■ TASK INSTRUCTIONS:
Restate all the data word for word, leaving nothing out.

■ TASK INPUT:
━━━━━━━━

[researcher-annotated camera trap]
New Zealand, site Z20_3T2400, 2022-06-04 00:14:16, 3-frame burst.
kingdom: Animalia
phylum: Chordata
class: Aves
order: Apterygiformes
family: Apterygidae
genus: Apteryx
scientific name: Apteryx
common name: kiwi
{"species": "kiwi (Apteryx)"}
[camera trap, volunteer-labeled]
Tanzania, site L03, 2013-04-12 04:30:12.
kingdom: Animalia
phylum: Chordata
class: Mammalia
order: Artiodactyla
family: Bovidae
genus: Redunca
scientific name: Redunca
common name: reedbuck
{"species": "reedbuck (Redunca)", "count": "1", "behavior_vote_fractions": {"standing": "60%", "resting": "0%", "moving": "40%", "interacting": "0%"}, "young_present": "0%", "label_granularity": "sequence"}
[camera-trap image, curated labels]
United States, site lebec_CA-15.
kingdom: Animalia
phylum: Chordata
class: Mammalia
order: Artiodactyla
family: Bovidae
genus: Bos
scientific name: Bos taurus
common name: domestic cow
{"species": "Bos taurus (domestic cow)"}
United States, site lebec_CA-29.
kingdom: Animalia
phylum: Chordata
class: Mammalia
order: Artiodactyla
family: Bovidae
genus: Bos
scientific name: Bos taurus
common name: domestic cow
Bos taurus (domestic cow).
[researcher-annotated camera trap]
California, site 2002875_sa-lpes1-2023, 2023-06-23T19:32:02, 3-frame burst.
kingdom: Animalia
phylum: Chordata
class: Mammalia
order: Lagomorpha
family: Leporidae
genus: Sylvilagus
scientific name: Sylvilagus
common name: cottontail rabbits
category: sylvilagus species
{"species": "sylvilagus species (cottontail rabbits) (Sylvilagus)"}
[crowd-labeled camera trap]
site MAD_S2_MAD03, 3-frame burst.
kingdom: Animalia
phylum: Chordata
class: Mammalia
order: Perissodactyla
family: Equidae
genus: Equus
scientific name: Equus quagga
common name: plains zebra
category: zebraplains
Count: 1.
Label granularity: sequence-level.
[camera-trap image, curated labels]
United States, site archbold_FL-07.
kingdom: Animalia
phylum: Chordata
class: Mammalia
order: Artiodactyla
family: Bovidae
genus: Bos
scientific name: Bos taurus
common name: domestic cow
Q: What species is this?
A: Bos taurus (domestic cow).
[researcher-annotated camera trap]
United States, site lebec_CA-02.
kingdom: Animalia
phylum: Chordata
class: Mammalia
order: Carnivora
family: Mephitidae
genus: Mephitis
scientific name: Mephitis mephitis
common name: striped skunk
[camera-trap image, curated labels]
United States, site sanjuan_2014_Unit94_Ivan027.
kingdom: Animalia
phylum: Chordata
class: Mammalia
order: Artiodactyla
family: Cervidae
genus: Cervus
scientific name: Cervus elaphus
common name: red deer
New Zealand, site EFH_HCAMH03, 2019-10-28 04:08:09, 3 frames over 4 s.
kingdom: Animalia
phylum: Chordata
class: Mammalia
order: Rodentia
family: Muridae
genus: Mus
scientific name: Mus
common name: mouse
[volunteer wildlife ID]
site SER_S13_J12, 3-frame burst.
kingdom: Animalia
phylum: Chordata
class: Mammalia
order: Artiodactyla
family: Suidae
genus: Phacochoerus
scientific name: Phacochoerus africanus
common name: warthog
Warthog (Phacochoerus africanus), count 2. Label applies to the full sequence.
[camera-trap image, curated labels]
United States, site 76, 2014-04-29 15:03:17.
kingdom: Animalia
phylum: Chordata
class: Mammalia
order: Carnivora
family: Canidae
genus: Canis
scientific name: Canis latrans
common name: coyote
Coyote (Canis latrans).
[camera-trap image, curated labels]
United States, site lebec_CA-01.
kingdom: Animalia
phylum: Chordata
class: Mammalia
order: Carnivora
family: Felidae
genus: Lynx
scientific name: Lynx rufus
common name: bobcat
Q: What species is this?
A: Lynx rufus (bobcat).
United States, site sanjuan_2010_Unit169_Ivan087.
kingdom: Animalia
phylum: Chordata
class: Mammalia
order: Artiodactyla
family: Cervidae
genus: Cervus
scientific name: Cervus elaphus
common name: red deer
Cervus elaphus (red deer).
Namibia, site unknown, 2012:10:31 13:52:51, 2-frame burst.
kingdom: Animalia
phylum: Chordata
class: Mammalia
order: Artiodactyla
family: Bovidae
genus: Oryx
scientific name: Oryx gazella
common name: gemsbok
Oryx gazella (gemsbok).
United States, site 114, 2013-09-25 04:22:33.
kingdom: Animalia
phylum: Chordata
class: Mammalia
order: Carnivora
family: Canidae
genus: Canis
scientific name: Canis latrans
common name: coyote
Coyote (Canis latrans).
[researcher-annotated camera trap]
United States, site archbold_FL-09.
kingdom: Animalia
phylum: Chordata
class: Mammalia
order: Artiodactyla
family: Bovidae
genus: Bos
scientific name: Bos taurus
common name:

━━━━━━━━

■ YOUR SOLUTION:
[researcher-annotated camera trap]
New Zealand, site Z20_3T2400, 2022-06-04 00:14:16, 3-frame burst.
kingdom: Animalia
phylum: Chordata
class: Aves
order: Apterygiformes
family: Apterygidae
genus: Apteryx
scientific name: Apteryx
common name: kiwi
{"species": "kiwi (Apteryx)"}
[camera trap, volunteer-labeled]
Tanzania, site L03, 2013-04-12 04:30:12.
kingdom: Animalia
phylum: Chordata
class: Mammalia
order: Artiodactyla
family: Bovidae
genus: Redunca
scientific name: Redunca
common name: reedbuck
{"species": "reedbuck (Redunca)", "count": "1", "behavior_vote_fractions": {"standing": "60%", "resting": "0%", "moving": "40%", "interacting": "0%"}, "young_present": "0%", "label_granularity": "sequence"}
[camera-trap image, curated labels]
United States, site lebec_CA-15.
kingdom: Animalia
phylum: Chordata
class: Mammalia
order: Artiodactyla
family: Bovidae
genus: Bos
scientific name: Bos taurus
common name: domestic cow
{"species": "Bos taurus (domestic cow)"}
United States, site lebec_CA-29.
kingdom: Animalia
phylum: Chordata
class: Mammalia
order: Artiodactyla
family: Bovidae
genus: Bos
scientific name: Bos taurus
common name: domestic cow
Bos taurus (domestic cow).
[researcher-annotated camera trap]
California, site 2002875_sa-lpes1-2023, 2023-06-23T19:32:02, 3-frame burst.
kingdom: Animalia
phylum: Chordata
class: Mammalia
order: Lagomorpha
family: Leporidae
genus: Sylvilagus
scientific name: Sylvilagus
common name: cottontail rabbits
category: sylvilagus species
{"species": "sylvilagus species (cottontail rabbits) (Sylvilagus)"}
[crowd-labeled camera trap]
site MAD_S2_MAD03, 3-frame burst.
kingdom: Animalia
phylum: Chordata
class: Mammalia
order: Perissodactyla
family: Equidae
genus: Equus
scientific name: Equus quagga
common name: plains zebra
category: zebraplains
Count: 1.
Label granularity: sequence-level.
[camera-trap image, curated labels]
United States, site archbold_FL-07.
kingdom: Animalia
phylum: Chordata
class: Mammalia
order: Artiodactyla
family: Bovidae
genus: Bos
scientific name: Bos taurus
common name: domestic cow
Q: What species is this?
A: Bos taurus (domestic cow).
[researcher-annotated camera trap]
United States, site lebec_CA-02.
kingdom: Animalia
phylum: Chordata
class: Mammalia
order: Carnivora
family: Mephitidae
genus: Mephitis
scientific name: Mephitis mephitis
common name: striped skunk
[camera-trap image, curated labels]
United States, site sanjuan_2014_Unit94_Ivan027.
kingdom: Animalia
phylum: Chordata
class: Mammalia
order: Artiodactyla
family: Cervidae
genus: Cervus
scientific name: Cervus elaphus
common name: red deer
New Zealand, site EFH_HCAMH03, 2019-10-28 04:08:09, 3 frames over 4 s.
kingdom: Animalia
phylum: Chordata
class: Mammalia
order: Rodentia
family: Muridae
genus: Mus
scientific name: Mus
common name: mouse
[volunteer wildlife ID]
site SER_S13_J12, 3-frame burst.
kingdom: Animalia
phylum: Chordata
class: Mammalia
order: Artiodactyla
family: Suidae
genus: Phacochoerus
scientific name: Phacochoerus africanus
common name: warthog
Warthog (Phacochoerus africanus), count 2. Label applies to the full sequence.
[camera-trap image, curated labels]
United States, site 76, 2014-04-29 15:03:17.
kingdom: Animalia
phylum: Chordata
class: Mammalia
order: Carnivora
family: Canidae
genus: Canis
scientific name: Canis latrans
common name: coyote
Coyote (Canis latrans).
[camera-trap image, curated labels]
United States, site lebec_CA-01.
kingdom: Animalia
phylum: Chordata
class: Mammalia
order: Carnivora
family: Felidae
genus: Lynx
scientific name: Lynx rufus
common name: bobcat
Q: What species is this?
A: Lynx rufus (bobcat).
United States, site sanjuan_2010_Unit169_Ivan087.
kingdom: Animalia
phylum: Chordata
class: Mammalia
order: Artiodactyla
family: Cervidae
genus: Cervus
scientific name: Cervus elaphus
common name: red deer
Cervus elaphus (red deer).
Namibia, site unknown, 2012:10:31 13:52:51, 2-frame burst.
kingdom: Animalia
phylum: Chordata
class: Mammalia
order: Artiodactyla
family: Bovidae
genus: Oryx
scientific name: Oryx gazella
common name: gemsbok
Oryx gazella (gemsbok).
United States, site 114, 2013-09-25 04:22:33.
kingdom: Animalia
phylum: Chordata
class: Mammalia
order: Carnivora
family: Canidae
genus: Canis
scientific name: Canis latrans
common name: coyote
Coyote (Canis latrans).
[researcher-annotated camera trap]
United States, site archbold_FL-09.
kingdom: Animalia
phylum: Chordata
class: Mammalia
order: Artiodactyla
family: Bovidae
genus: Bos
scientific name: Bos taurus
common name:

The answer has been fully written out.